Password Manager

John_G

Hi.

After many many years with Bitdefender I have finally been forced to 'upgrade' to the password manager, from the wallet. Thank goodness I am using the trial version first as it is not worth purchasing. Having a password sitting in a open text document all day is not really my way of being more secure.

I would just like to find out from other users, who are probably as frustrated as I am with the password manager, if there is another 'stand alone' password manager that can be used. At the stage I would like to keep the other Bitdefender components, but the password manager in it's current form is not and option.

Thanks - John.

David B

Jon,

I wish you the best of luck. I hunted for months trying to find something that I'd be ready to trust (i.e. recommend to colleagues both Tech Savy and Not.) Alas I couldn't find anything. As a final "nail in the coffin," from what I've found all of the big time competitors have gone the same route.

I'm not too sure how much I trust having the credentials stored in an online database, but my previous statement hasn't changed. It's basically one of those situations of "it it what it is.'

Alexandru_BD

Hello,

I believe it goes without saying that Bitdefender has never sacrificed security over easy fixes. We work in an environment where reputation is key to keeping the front door open. As such, we can’t afford to cut corners. When it comes to password security, It’s not just passwords that are being encrypted, but whole data sets, like urls, domain and usernames, credit card data, notes, identities etc, If someone should get ahold of the users’ encrypted data, it would simply be impossible for them to pick just a particular website password to crack, since there are no details about which information this particular data set contains.

Encryption keys are not generated from the user’s master password, but through derivations of data including a strong random key. Instead of PBKDF2 we use a much more secure hashing function called ARGON2ID.

Sensitive user data does not leave the device without being encrypted in a secure way. We encrypt and decrypt everything locally, so the cloud service has no way to decrypt the data without the user’s master password and the keys which are generated locally.

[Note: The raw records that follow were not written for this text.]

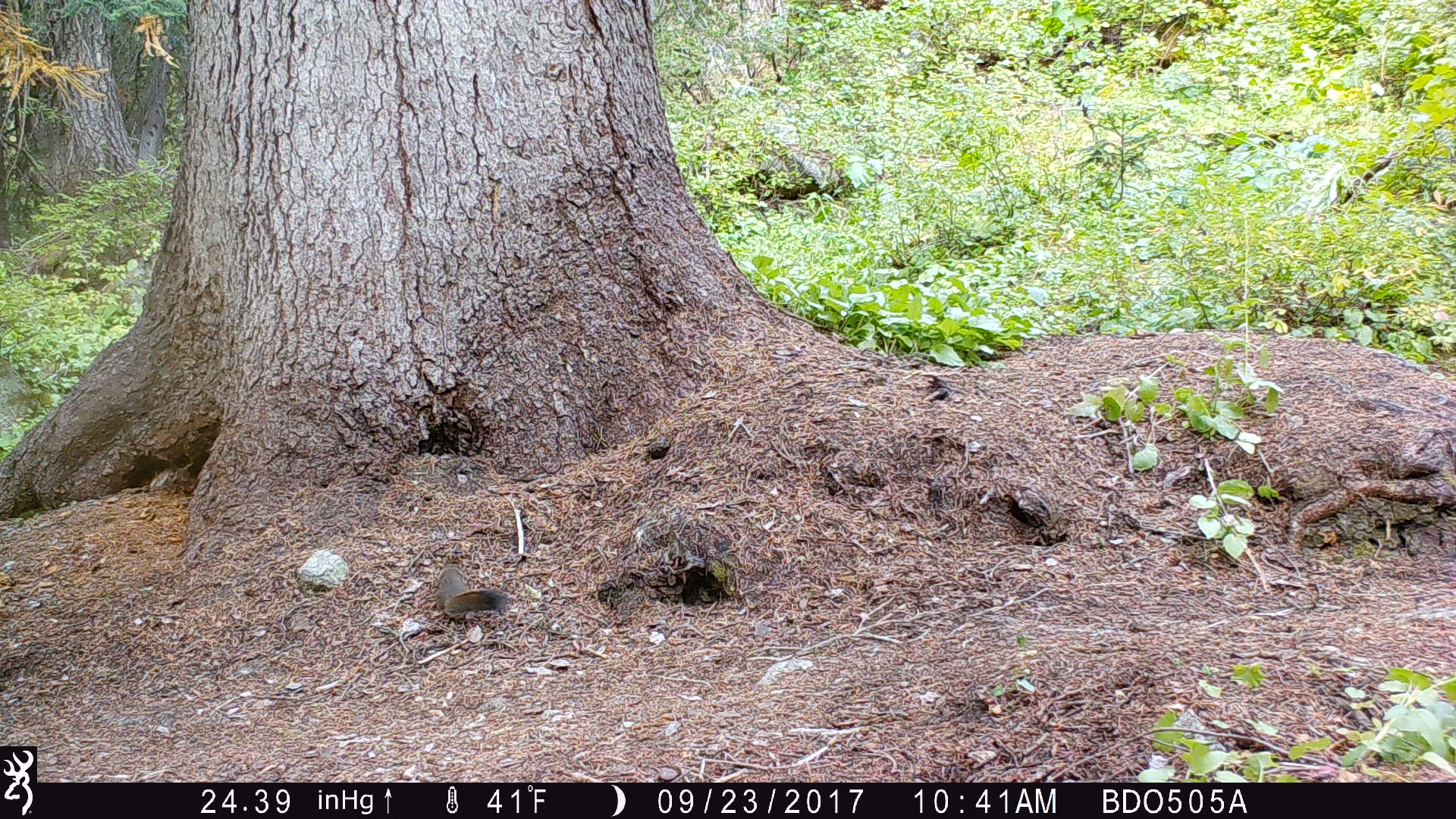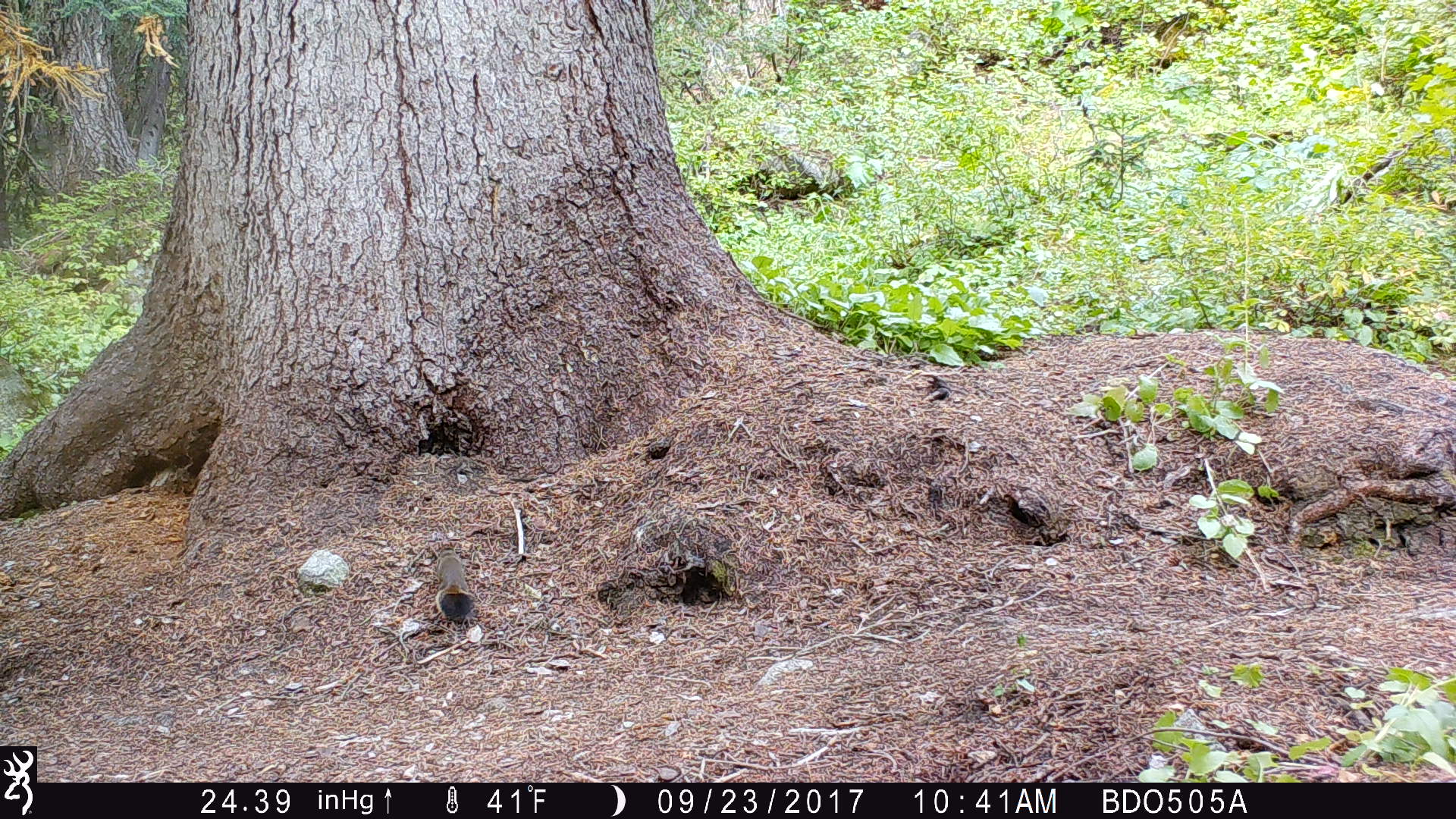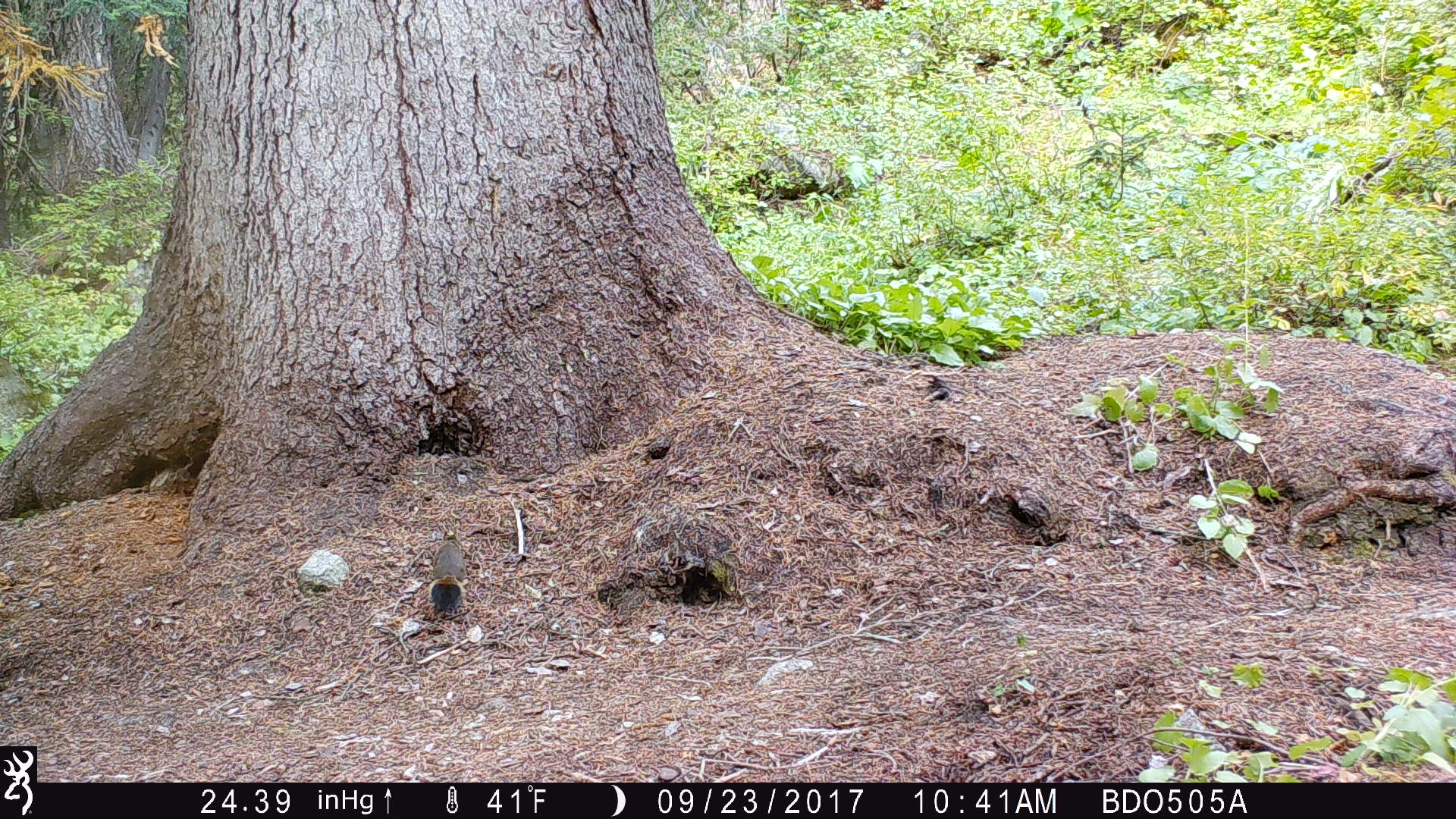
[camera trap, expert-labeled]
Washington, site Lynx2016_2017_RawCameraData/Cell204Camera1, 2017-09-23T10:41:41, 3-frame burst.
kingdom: Animalia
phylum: Chordata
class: Mammalia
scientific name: Mammalia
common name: small mammal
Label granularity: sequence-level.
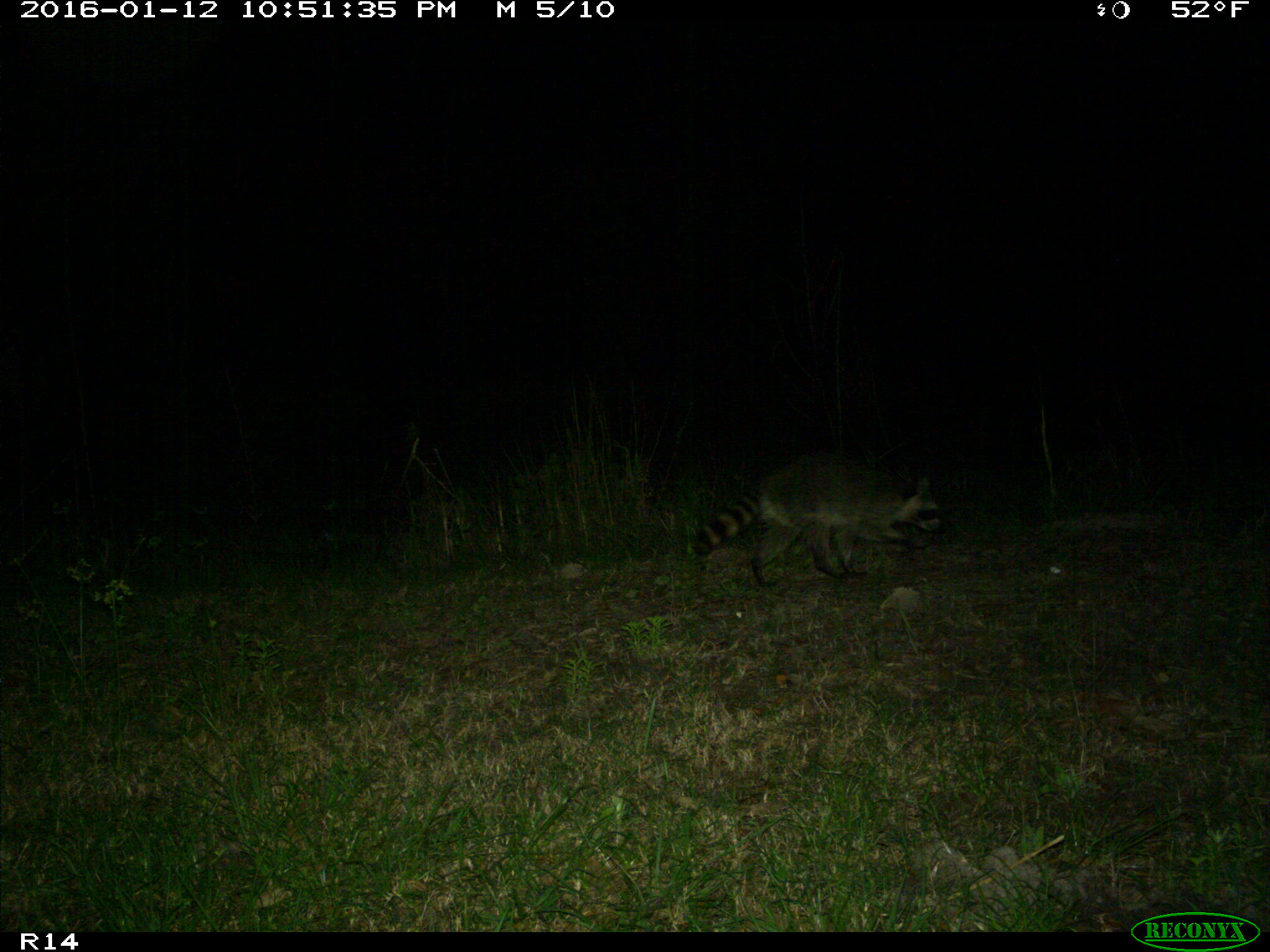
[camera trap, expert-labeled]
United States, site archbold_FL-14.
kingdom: Animalia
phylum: Chordata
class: Mammalia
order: Carnivora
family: Procyonidae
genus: Procyon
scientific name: Procyon lotor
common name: common raccoon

Password Manager is using an end-to-end encryption system, which means all data is encrypted and decrypted only locally on your device. The product is ISO 27001 and GDPR compliant.

To conclude here, I think there is no doubt that Bitdefender currently offers the safest way to secure your passwords. Look no further but if you do, make sure to do a thorough research before choosing anything else.

Regards,

Alex

gbillings

This is a relatively recent thread and wanted to add my feedback to BitDefender Password Manager - I am coming from BitWarden and the migration process has not been great. I have evaluated a few security suites and have chosen BitDefender - but the password manager is not up to snuff vs. BitWarden. I don't have the ability to purge all my records - so I deleted 300+ entries manually. Bitwarden lets you save multiple URL's and Android app's per login and Bitdefender just can't deal with them - it creates new login entries for each URL - so I have six Adobe login's in my vault. After purging and re-importing...... I somehow got the same result. Makes the bitdefender reporting tool showing duplicate passwords useless. None of my 2FA's came over during either import. I was kinda of expecting that result but looking at the csv from BitWarden, it has the key's so....

The android app - if the phone is in dark mode, the app needs to support dark mode of the vault items. It's possible it's my phone but I don't think so.

Why isn't there a full blown web interface for Password Manager? The project team should take a look at BitWarden's UI/UX and see about replicating the ease of use.

Also, on the android app, there is a quick toggle to open the password manager, but nothing to force an autofill - I used this quite often on Bitwarden when the app or login via a browser wasn't auto detected

Regret

Honestly, i second the interface criticism. (Third?) I am coming from RememBear so i am already feeling the loss of the cuteness. But the import was painful even though RememBear has CSV export. And the inability to do any sort of database management or editing is a really deal breaker.

Yes, i miss my Bear. But i am not sure i am willing to pay any money if i can't get at least equal functionality without the reassuring Bear.